Ou seja, o problema não está no penteado em si, mas no que ele representa na cabeça de uma menina negra e na cabeça de uma menina branca. Os negros sempre usaram a estética como forma de bater de frente com o racismo. Afinal, é por meio da estética que, muitas vezes, eles são marginalizados. Mas então uma menina branca não pode nunca usar box braid? Sim, não, depende. “Não acho errado uma branca usar trança, desde que ela respeite a origem dela e da cultura afro”, opina Camilla Tsanakaliotis, de 19 anos. Nathalya Ferraz, de 17, participante da Galera CAPRICHO, também não se incomoda. “Acho que as mulheres são livres para fazerem o que bem entender com seus corpos e cabelos, mas não posso negar que as tranças carregam muita história e tem gente faz só por modinha”, diz.
Logo, se a menina branca sabe o que é apropriação e entende que os dreads nela transmitem uma informação diferente para a sociedade, tudo bem usá-los? A resposta talvez seja sim, afinal, como vimos anteriormente, apropriação cultural é algo sistemático e coletivo, não só visual e individual. Contudo, se a menina branca faz tranças afro, ela precisa estar preparada para as críticas, pois o seu penteado, invariavelmente, passa um recado (e têm consequências).
Para exemplificar melhor tudo isso, vamos relembrar o recente caso envolvendo as amigas Gabi Lopes e Isa Santoni. Ambas fizeram trancinhas no cabelo durante uma viagem para a Tailândia. Ok, elas sentiram vontade e, anualmente, milhares de formandos trançam o cabelo em Porto Seguro, na Bahia, e ninguém fala nada. Entretanto, precisamos destacar que (1) a Gabi cometeu uma contradição ao dizer que estudou muito sobre apropriação antes de postar a foto, mas escreveu na legenda que cresceu com essa cultura na família – sendo que ela é branca – e (2) os penteados nas atrizes se transformaram apenas em tendência – basta ler os comentários de outras meninas brancas dizendo que querem ~copiar o look~.

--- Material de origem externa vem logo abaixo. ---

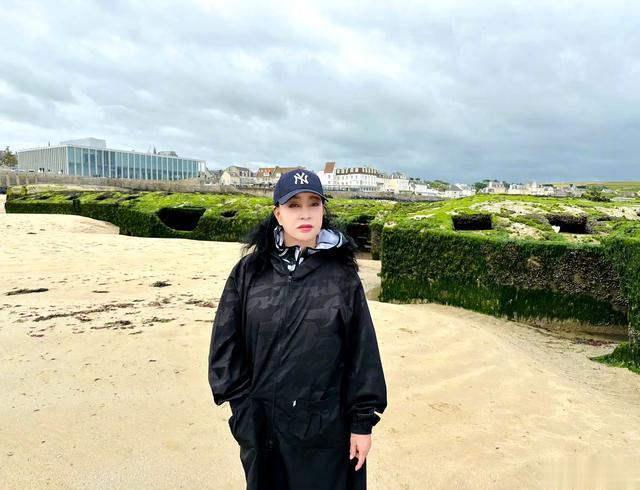 74岁刘晓庆法国露面，被指断崖式衰老，法令纹明显皮肤褶皱！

Quando uma negra alisa e clareia os fios, ela não está se apropriando de uma cultura – até porque isso tem a ver com genética (há negras lisas e brancas crespas) -, mas tentando, muitas vezes, se inserir na sociedade, que passa uma falsa ideia de que abraça todo mundo do jeitinho que é. “O modelo padrão é o eurocêntrico e, se você vai contra ele, reafirmando sua negritude, acaba se tornando inapropriada. É uma questão de julgamento de valores”, esclarece Carolynne Matos, de 22 anos, e Jessyka Faustino complementa: “É sobre continuarmos presas nesse padrão que só nos aceita quando nos apagamos, enquanto meninas brancas desfilam nossos símbolos sob aplausos ou até como fantasias exageradas e ridículas, como nos casos de black face ou durante o Carnaval”. Não é homenagem, não é luta.
Para deixar a discussão ainda mais rica, o vídeo abaixo da Nátaly Neri, do canal Afros e Afins, exemplifica direitinho o que estamos tentando explicar. Não é por uma roupa, um penteado ou um acessório. É pelo silenciamento. É sobre a mídia colocar turbantes em atrizes brancas e estampá-las em capas de revista para falar sobre moda afro. É sobre negras com dreads serem chamadas de suja e loiras com dreads serem chamadas de estilosas. É sobre representação e representatividade. É sobre você poder ser branca e trançar o seu cabelo todinho, mas nunca dizer que cresceu com essa cultura, que sabe o que é sentir o racismo na pele e que transmite com seu penteado o mesmo recado que uma negra transmite com seu black power. “O movimento negro não vai sair arrancando turbante de ninguém nem cortando trança. A gente tem pautas muito mais urgentes“, finaliza Jessyka.